> Exercise requirements: Please retype all of the data below word for word, omitting the pictures.

> Excerpted records:
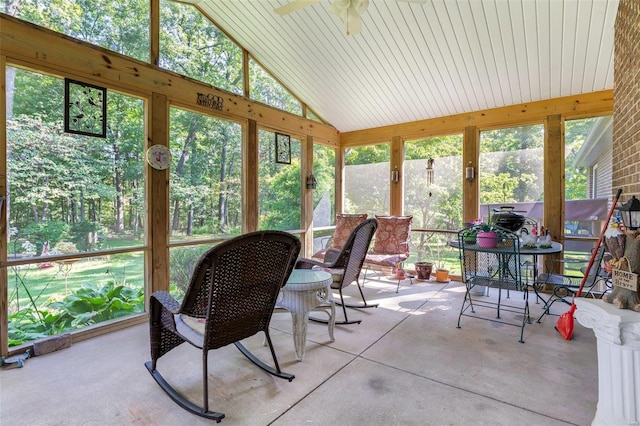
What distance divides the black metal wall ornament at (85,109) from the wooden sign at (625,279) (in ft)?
13.5

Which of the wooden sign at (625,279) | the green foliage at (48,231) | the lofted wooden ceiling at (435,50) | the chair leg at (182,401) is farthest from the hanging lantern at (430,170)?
the green foliage at (48,231)

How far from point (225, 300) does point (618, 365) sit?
2116mm

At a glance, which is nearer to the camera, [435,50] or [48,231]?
[48,231]

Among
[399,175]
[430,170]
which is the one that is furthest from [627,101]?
[399,175]

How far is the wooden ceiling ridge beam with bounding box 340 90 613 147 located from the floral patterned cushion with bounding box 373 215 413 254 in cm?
151

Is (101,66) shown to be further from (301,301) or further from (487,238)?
(487,238)

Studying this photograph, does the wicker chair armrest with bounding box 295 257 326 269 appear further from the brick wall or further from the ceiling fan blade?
the brick wall

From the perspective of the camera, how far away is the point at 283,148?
5.14 m

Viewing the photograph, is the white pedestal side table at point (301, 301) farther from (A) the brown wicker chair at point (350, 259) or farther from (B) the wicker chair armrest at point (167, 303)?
(B) the wicker chair armrest at point (167, 303)

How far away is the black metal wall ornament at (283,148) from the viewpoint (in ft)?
16.6

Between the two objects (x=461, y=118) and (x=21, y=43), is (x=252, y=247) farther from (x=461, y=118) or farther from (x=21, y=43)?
(x=461, y=118)

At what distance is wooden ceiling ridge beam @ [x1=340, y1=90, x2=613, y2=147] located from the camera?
4.12m

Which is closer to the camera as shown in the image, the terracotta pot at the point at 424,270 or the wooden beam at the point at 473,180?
the wooden beam at the point at 473,180

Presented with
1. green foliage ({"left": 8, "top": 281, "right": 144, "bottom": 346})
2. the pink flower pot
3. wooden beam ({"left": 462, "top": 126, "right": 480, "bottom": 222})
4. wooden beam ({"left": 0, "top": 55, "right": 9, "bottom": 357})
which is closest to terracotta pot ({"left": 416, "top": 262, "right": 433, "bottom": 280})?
wooden beam ({"left": 462, "top": 126, "right": 480, "bottom": 222})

> Response to the task:
What distance divides the black metal wall ornament at (85,109) from the wooden sign at (625,279) (in ft)?
13.5

Which of the wooden sign at (625,279) | the green foliage at (48,231) | the lofted wooden ceiling at (435,50) | the chair leg at (182,401) is farthest from the hanging lantern at (430,170)?
the green foliage at (48,231)

How far from point (225, 300) does point (618, 365) sit?
2116mm

At a glance, which is nearer to the camera, [435,50] or [48,231]?
[48,231]

Among
[399,175]
[430,170]
which is the one that is furthest from [627,101]?
[399,175]

How far is the wooden ceiling ridge beam with bounding box 340 90 613 147 located from the floral patterned cushion with bounding box 373 215 413 254 in cm?
151

Is (101,66) shown to be further from (301,301) or further from (487,238)?
(487,238)

Studying this photograph, does the wicker chair armrest with bounding box 295 257 326 269 appear further from the brick wall or further from the ceiling fan blade?
the brick wall

From the perspective of the camera, how far away is the point at 283,148?
5.14 m

Viewing the photograph, is the white pedestal side table at point (301, 301) farther from (A) the brown wicker chair at point (350, 259) or farther from (B) the wicker chair armrest at point (167, 303)?
(B) the wicker chair armrest at point (167, 303)

How far away is the black metal wall ornament at (283,148) from the viewpoint (in ft)?
16.6

Between the two objects (x=461, y=118) and (x=21, y=43), is (x=252, y=247) farther from (x=461, y=118) or farther from (x=21, y=43)?
(x=461, y=118)

At what distance is wooden ceiling ridge beam @ [x1=340, y1=90, x2=613, y2=147] located from the camera?
4.12m

Which is closer to the camera as shown in the image, the terracotta pot at the point at 424,270 or the wooden beam at the point at 473,180?
the wooden beam at the point at 473,180

Presented with
1. green foliage ({"left": 8, "top": 281, "right": 144, "bottom": 346})
2. the pink flower pot
3. wooden beam ({"left": 462, "top": 126, "right": 480, "bottom": 222})
4. wooden beam ({"left": 0, "top": 55, "right": 9, "bottom": 357})
which is closest to terracotta pot ({"left": 416, "top": 262, "right": 433, "bottom": 280})?
wooden beam ({"left": 462, "top": 126, "right": 480, "bottom": 222})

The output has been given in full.